Exercise goal »
Your task is to reproduce the listing exactly, without its images.
★ ★ ★ ★
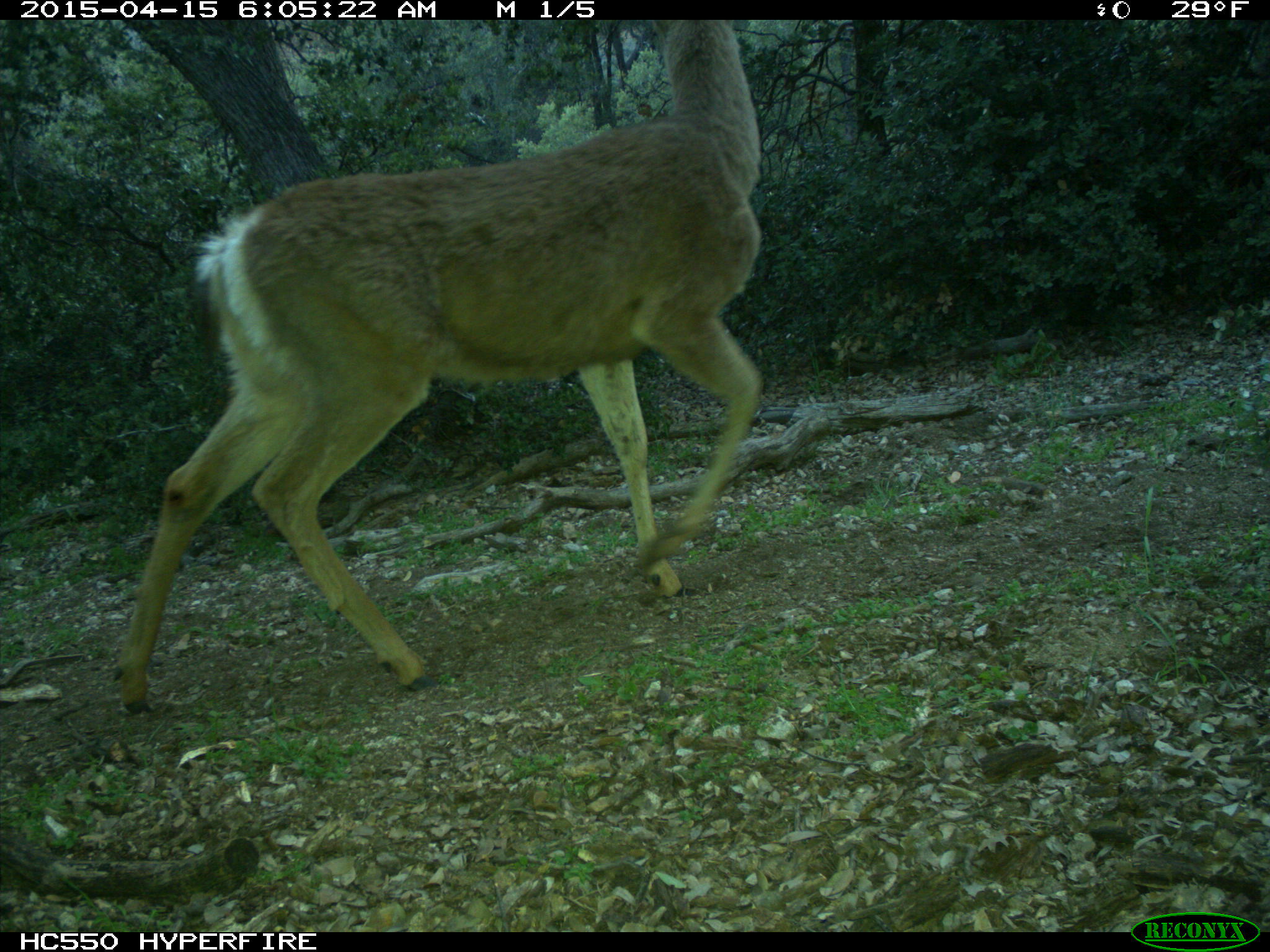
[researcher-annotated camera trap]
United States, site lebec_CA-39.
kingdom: Animalia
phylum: Chordata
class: Mammalia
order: Artiodactyla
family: Cervidae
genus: Odocoileus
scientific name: Odocoileus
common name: deer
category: unidentified deer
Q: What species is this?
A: Unidentified deer (deer) (Odocoileus).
★ ★ ★ ★
Worked solution »
[researcher-annotated camera trap]
United States, site lebec_CA-39.
kingdom: Animalia
phylum: Chordata
class: Mammalia
order: Artiodactyla
family: Cervidae
genus: Odocoileus
scientific name: Odocoileus
common name: deer
category: unidentified deer
Q: What species is this?
A: Unidentified deer (deer) (Odocoileus).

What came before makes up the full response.